According to Insider Monkey’s hedge fund database, Renaissance Technologies, one of the biggest hedge funds in the world, has the number one position in Logitech International SA (USA) (NASDAQ:LOGI), worth close to $53.5 million, comprising 0.1% of its total 13F portfolio. The second most bullish fund manager is Peter Muller of PDT Partners, with a $4.4 million position; the fund has 0.3% of its 13F portfolio invested in the stock. Remaining members of the smart money that are bullish encompass Cliff Asness’s AQR Capital Management, and John Overdeck and David Siegel’s Two Sigma Advisors. We should note that none of these hedge funds are among our list of the 100 best performing hedge funds which is based on the performance of their 13F long positions in non-microcap stocks.
As one would reasonably expect, specific money managers have jumped into Logitech International SA (USA) (NASDAQ:LOGI) headfirst. PDT Partners, led by Peter Muller, established the most valuable position in Logitech International SA (USA) (NASDAQ:LOGI). PDT Partners had $4.4 million invested in the company at the end of the quarter. Neil Chriss’s Hutchin Hill Capital also initiated a $0.4 million position during the quarter. The other funds with brand new LOGI positions are David Costen Haley’s HBK Investments, Charles Davidson’s Wexford Capital, and Gavin Saitowitz and Cisco J. del Valle’s Springbok Capital.
Let’s also examine hedge fund activity in other stocks similar to Logitech International SA (USA) (NASDAQ:LOGI). These stocks are ACADIA Pharmaceuticals Inc. (NASDAQ:ACAD), Emcor Group Inc (NYSE:EME), Nu Skin Enterprises, Inc. (NYSE:NUS), and Lancaster Colony Corp. (NASDAQ:LANC). This group of stocks’ market caps are similar to LOGI’s market cap.

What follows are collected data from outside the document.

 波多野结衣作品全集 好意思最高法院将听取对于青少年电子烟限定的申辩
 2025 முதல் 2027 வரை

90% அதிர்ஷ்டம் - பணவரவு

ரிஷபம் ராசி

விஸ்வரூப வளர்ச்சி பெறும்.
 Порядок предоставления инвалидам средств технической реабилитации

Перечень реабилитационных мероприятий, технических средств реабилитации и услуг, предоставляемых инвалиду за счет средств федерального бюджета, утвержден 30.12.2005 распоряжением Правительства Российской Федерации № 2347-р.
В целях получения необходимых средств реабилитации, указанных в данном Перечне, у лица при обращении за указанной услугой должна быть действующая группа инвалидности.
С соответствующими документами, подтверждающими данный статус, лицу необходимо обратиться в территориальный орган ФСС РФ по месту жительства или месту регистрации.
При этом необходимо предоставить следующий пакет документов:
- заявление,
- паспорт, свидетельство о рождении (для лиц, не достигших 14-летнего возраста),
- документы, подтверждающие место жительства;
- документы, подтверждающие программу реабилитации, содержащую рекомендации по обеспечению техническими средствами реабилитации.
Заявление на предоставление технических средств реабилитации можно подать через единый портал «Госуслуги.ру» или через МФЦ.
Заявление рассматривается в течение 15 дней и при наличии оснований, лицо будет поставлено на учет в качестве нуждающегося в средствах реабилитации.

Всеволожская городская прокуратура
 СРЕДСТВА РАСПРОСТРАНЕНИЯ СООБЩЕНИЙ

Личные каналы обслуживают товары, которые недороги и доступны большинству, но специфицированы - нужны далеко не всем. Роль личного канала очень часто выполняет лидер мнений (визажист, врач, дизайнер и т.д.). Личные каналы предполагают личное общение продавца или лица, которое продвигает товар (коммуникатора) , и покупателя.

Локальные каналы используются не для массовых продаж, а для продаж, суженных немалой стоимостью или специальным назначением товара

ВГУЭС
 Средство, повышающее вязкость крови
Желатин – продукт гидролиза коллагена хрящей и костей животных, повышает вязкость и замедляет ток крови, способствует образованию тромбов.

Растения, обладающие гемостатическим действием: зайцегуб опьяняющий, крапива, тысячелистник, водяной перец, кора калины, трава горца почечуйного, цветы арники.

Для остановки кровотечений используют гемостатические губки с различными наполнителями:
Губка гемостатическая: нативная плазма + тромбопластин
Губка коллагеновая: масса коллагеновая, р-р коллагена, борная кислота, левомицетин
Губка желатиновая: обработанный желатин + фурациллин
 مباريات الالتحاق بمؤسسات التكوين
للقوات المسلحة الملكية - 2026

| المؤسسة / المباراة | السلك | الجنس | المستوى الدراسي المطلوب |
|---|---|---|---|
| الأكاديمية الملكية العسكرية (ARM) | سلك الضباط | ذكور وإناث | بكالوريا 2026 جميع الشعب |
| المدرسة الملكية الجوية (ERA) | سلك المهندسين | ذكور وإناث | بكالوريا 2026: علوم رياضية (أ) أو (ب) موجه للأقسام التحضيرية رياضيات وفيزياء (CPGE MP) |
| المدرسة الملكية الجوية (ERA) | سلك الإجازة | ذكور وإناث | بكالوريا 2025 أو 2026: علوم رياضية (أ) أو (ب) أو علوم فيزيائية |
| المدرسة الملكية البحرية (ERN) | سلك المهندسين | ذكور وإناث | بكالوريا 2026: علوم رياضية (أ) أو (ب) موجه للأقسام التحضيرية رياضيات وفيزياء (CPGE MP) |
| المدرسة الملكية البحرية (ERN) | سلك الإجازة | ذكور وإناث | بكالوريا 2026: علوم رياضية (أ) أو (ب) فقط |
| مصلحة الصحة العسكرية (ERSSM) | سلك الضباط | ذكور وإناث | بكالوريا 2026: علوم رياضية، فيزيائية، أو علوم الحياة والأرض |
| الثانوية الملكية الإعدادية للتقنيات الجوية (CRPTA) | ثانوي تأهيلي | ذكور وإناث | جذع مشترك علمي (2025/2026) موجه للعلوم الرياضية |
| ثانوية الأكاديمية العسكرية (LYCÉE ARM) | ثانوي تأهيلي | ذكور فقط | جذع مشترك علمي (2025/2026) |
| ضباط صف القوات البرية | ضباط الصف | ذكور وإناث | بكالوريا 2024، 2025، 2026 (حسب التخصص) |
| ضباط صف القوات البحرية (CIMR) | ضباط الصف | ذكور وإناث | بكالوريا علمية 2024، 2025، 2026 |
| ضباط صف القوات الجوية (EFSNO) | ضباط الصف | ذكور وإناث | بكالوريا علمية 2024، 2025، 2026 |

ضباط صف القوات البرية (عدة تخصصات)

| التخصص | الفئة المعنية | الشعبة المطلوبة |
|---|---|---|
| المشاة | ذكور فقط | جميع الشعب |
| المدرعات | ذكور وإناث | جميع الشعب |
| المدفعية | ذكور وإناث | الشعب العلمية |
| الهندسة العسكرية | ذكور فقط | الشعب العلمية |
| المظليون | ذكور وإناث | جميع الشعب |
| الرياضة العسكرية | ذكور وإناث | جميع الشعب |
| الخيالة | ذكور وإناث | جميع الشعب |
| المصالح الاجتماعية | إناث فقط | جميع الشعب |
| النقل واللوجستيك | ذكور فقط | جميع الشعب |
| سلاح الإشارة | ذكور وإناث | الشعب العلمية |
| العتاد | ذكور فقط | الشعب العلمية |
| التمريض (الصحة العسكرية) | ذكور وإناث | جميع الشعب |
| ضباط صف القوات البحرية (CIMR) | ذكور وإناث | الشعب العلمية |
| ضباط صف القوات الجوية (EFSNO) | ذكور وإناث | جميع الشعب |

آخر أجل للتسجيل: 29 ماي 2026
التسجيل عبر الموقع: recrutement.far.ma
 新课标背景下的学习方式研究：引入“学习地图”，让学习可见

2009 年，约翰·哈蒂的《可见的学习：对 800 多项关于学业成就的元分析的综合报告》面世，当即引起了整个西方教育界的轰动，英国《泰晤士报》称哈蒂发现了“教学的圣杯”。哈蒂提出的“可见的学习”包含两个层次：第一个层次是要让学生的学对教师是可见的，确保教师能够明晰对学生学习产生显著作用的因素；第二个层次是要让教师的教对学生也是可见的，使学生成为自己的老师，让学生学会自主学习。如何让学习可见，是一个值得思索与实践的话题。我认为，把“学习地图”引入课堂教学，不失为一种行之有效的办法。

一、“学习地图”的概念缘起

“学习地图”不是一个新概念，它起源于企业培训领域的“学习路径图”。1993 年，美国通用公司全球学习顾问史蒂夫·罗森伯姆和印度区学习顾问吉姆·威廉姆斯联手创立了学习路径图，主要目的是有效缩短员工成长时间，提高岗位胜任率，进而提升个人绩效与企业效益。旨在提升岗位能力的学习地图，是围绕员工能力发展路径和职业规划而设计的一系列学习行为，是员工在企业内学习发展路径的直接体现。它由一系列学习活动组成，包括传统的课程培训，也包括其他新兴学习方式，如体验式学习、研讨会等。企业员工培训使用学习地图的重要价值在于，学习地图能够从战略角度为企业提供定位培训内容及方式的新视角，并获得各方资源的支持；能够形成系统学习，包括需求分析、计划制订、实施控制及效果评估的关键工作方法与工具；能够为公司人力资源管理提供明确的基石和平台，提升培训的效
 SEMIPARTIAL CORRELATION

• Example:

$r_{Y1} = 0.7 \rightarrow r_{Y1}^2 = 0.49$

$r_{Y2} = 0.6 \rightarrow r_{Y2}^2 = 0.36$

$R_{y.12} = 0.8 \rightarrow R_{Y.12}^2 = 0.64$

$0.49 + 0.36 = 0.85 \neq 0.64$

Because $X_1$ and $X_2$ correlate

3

Ticker | No of HFs with positions | Total Value of HF Positions (x1000) | Change in HF Position |
---|---|---|---|
ACAD | 28 | 1042328 | 3 |
EME | 17 | 121478 | -3 |
NUS | 23 | 213447 | 6 |
LANC | 14 | 253505 | 0 |
As you can see these stocks had an average of 20.5 hedge funds with bullish positions and the average amount invested in these stocks was $408 million. That figure was $68 million in LOGI’s case. ACADIA Pharmaceuticals Inc. (NASDAQ:ACAD) is the most popular stock in this table. On the other hand Lancaster Colony Corp. (NASDAQ:LANC) is the least popular one with only 14 bullish hedge fund positions. Compared to these stocks Logitech International SA (USA) (NASDAQ:LOGI) is even less popular than LANC. Considering that hedge funds aren’t fond of this stock in relation to other companies analyzed in this article, it may be a good idea to analyze it in detail and understand why the smart money isn’t behind this stock. This isn’t necessarily bad news. Although it is possible that hedge funds may think the stock is overpriced and view the stock as a short candidate, they may not be very familiar with the bullish thesis. In either case more research is warranted.